Figure 3: Analysis of expanded or positively selected gene families in T. gondii.
figure 3

(a) Analysis of positive selective pressure among T. gondii gene families based on dN/dS. Red values indicate categories with significantly elevated dN/dS ratios, indicating positive selection for diversification, while blue values indicate categories with significantly reduced values, indicative of selection for conservation. Analysis based on 16 reference T. gondii genomes, although similar patterns were also seen for all 62 strains. Horizontal black line dN/dS median; yellow square, dN/dS mean; mean values significantly different than the category ‘Other’ (P≤0.05, Mann–Whitney–Wilcoxon test) are denoted with ‘*’. (b) Heatmap of the abundance of SPDs in conserved orthogroups. The number of genes in orthogroups containing SPD genes was determined across the 16 T. gondii reference genomes, H. hammondi and N. caninum, and plotted as a heatmap. Each row is an orthogroup, and the colour of each cell represents the number of genes in that orthogroup, range 0–19. (c) Schematic representation of domain structure of T. gondii protein families A to E. Family names and average protein lengths per family are indicated on the right. HVR, hypervariable region; KRDEGST-rich domain, protein domain rich in polar amino acids Lysine (K), Arginine (R), Aspartate (D), Glutamate (E), Serine (S), Threonine (T) and Glycine (G); SP, signal peptide; TMM, transmembrane domain; TR, tandem-repeat domain; VR, protein domain of variable length and sequence. Sequence motifs for each tandem-repeat unit are depicted in Logo format. Extra (ED) and intracellular (ID) protein domains, as predicted by Phobius, are indicated below protein schemes. (d) Life-cycle expression of TgFAM genes.

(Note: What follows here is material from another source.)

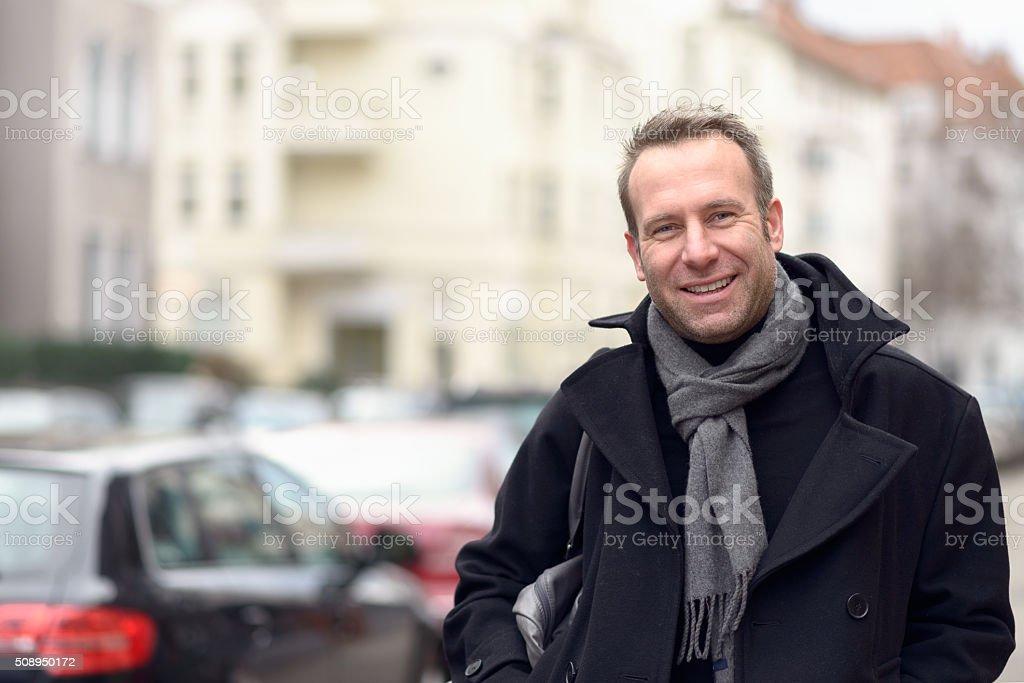 Fashionable man standing in an urban street stock photo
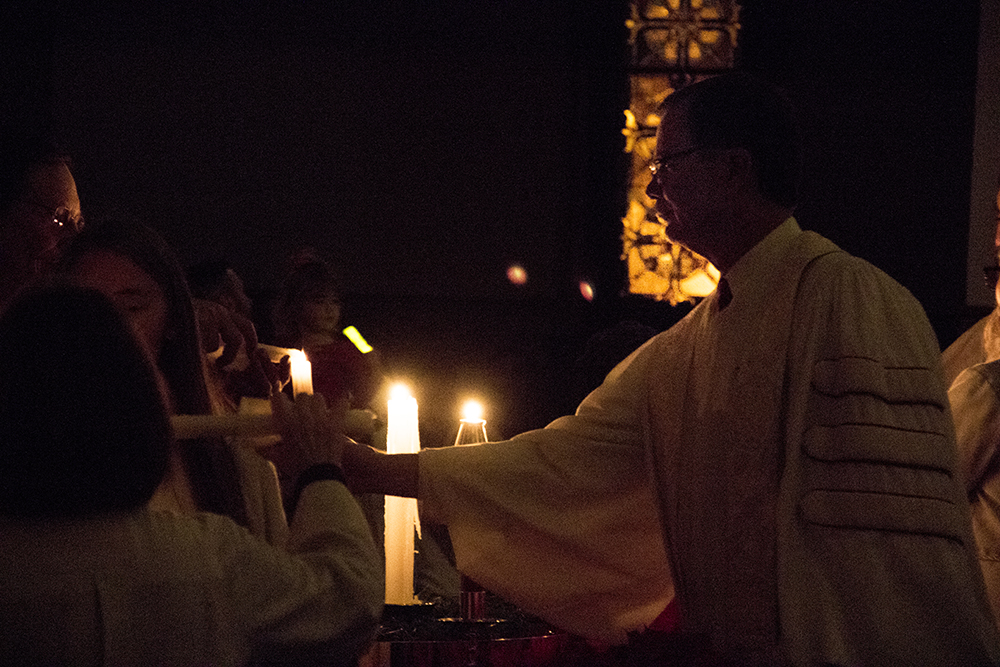 Senior pastor Mike Dent lights candles during the 7 P.M. service. Christmas Eve at Trinity United Methodist Church, 2016. (Kevin J.Beaty/Denverite)  christmas eve; holidays; downtown; kevinjbeaty; denver; denverite; colorado;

Heatmap of log2-normalized microarray expression values for TgFAM genes across the T. gondii life cycle36,66,67. Background values for the array are near log2 of 5. Samples for unsporulated oocysts (Day 0 Oocyst), sporulated oocysts (Day 10 Oocyst), intermediate host tachyzoites (Day 2 Tachy), intermediate host dormant bradyzoite cysts (Day 8 Brady), and enteric stage merozoites (Day 5 Mero) are plotted.

We expanded the analysis of SPDs to examine their diversity among a set of reference genomes representing the 16 major haplogroups (Fig. 3b). OrthoMCL clustering of the SPD families revealed that while most members were represented in all 16 haplogroups, differences in representation and copy number were most evident in the SRS and ROP families (Fig. 3b). Collectively, these analyses reveal that the major difference between T. gondii strains is the diversification of SPD family members.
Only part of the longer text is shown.